Content Translation uses service we call cxserver (which is developed for purpose of serving Content Translation mainly) to translate and adapt content between languages. It splits source article into pieces (sections) that you can translate individually. That means those 17k of wikitext are not translated in whole.
Furthermore, section content is sent to cxserver as HTML, not as wikitext, which means it is bigger than wikitext, because of accompanied HTML markup.
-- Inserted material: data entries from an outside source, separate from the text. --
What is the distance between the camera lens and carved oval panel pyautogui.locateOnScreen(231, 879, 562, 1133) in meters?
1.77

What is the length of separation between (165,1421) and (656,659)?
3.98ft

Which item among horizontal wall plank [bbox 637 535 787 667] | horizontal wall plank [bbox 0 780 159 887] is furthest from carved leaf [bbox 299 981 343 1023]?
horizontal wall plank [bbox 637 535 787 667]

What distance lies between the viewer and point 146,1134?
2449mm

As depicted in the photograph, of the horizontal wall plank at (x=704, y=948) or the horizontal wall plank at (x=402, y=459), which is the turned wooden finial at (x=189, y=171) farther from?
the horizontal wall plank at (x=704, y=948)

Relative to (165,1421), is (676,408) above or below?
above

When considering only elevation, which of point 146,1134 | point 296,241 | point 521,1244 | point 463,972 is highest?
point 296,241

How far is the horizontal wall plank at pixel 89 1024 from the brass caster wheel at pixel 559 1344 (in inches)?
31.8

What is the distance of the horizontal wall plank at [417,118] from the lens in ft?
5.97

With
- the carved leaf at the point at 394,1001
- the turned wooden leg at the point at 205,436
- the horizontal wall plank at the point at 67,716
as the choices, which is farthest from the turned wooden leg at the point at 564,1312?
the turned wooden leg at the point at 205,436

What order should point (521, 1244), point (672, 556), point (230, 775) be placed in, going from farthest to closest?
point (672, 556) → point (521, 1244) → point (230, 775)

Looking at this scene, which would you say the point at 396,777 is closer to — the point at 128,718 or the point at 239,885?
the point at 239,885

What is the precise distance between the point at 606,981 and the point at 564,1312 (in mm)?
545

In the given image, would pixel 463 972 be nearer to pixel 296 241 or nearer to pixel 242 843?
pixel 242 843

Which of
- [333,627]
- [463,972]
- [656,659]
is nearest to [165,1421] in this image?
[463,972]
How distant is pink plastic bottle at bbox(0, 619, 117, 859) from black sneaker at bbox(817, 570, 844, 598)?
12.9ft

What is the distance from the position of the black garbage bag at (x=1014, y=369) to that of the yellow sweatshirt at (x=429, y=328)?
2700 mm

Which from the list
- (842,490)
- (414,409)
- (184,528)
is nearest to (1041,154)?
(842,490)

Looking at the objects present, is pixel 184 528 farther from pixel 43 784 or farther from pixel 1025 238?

Sometimes that difference in length is significant.

When we send that HTML of section we want to translate, in your case from Russian to Ukrainian, cxserver can reject the request because content is too big because of two similar, but different reasons:

  1. First line of checks is that content is not bigger than 500,000 bytes (0.5 megabytes)
  2. If content is smaller than 0.5 MB, but number of characters is greater than 10,000, we don't even try sending it to engines like Yandex, cxserver rejects that request as well

In case #1, we're stuck with "Start with an empty paragraph", as "Copy original content" option also requires content smaller than 0.5MB.
Translating table under section header Актёр, that you added as an example, falls under case #2, where the content is rejected because it exceeds 10,000 characters (it is 40,591 characters), but "Copy original content" works as a fallback option.